A Fúria Feminina!

“12 homens e uma sentença”: da simplicidade ao inovador

Simples, mas não simplista. É assim que posso descrever o clássico do cinema “Doze homens e uma sentença”, de 1957. O filme pode ser velho, mofado e preto e branco, mas com certeza digo que ultrapassa gerações e continua trazendo à tona questões contemporâneas, que provavelmente jamais deixarão de ser bastante pertinentes.


A história se desenrola em apenas dois ambientes. Sim, DOIS. O primeiro é o tribunal, no qual um rapaz de 18 anos está sendo acusado de ter assassinado seu pai. São doze os jurados que irão julgá-lo inocente ou culpado, mas antes disso o juiz deixa bem claro: “só julguem o rapaz culpado se não houver qualquer dúvida que ele é de fato culpado. Se houver a menor dúvida que ele não seja, julguem-no inocente”.

O segundo cenário é o que permanece até o fim da história. 12 jurados em uma sala de júri norte-americana, e uma votação para decidirem qual seria o destino do rapaz. 12 votos, 11 condenando e apenas UM inocentando.

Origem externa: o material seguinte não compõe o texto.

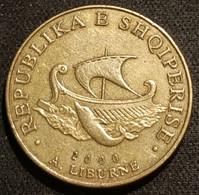 ALBANIE - ALBANIA - 20 LEKE 2000 - KM 78 - ( Dauphin - Bateau Liburne ) - Albanien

É aí que começam as críticas sociais e de comportamento sutilmente colocadas. De acordo com o que o júri havia ouvido no tribunal, de acordo com o que as testemunhas disseram, 11 deles acharam que o réu era culpado. Por convicção? Talvez… Mas o fato é que dali uma hora (após o início da votação) iria começar um jogo pelo qual quase todos eles estavam ansiosos (leia-se: desesperados) para assistir. Se o rapaz fosse condenado, a pena seria a cadeira elétrica. “E o que que tem? Um grande jogo nos espera! Votemos logo para podermos ir pra casa apreciar nosso momento de lazer!” poder-se-ia ler na mente de muitos dos jurados…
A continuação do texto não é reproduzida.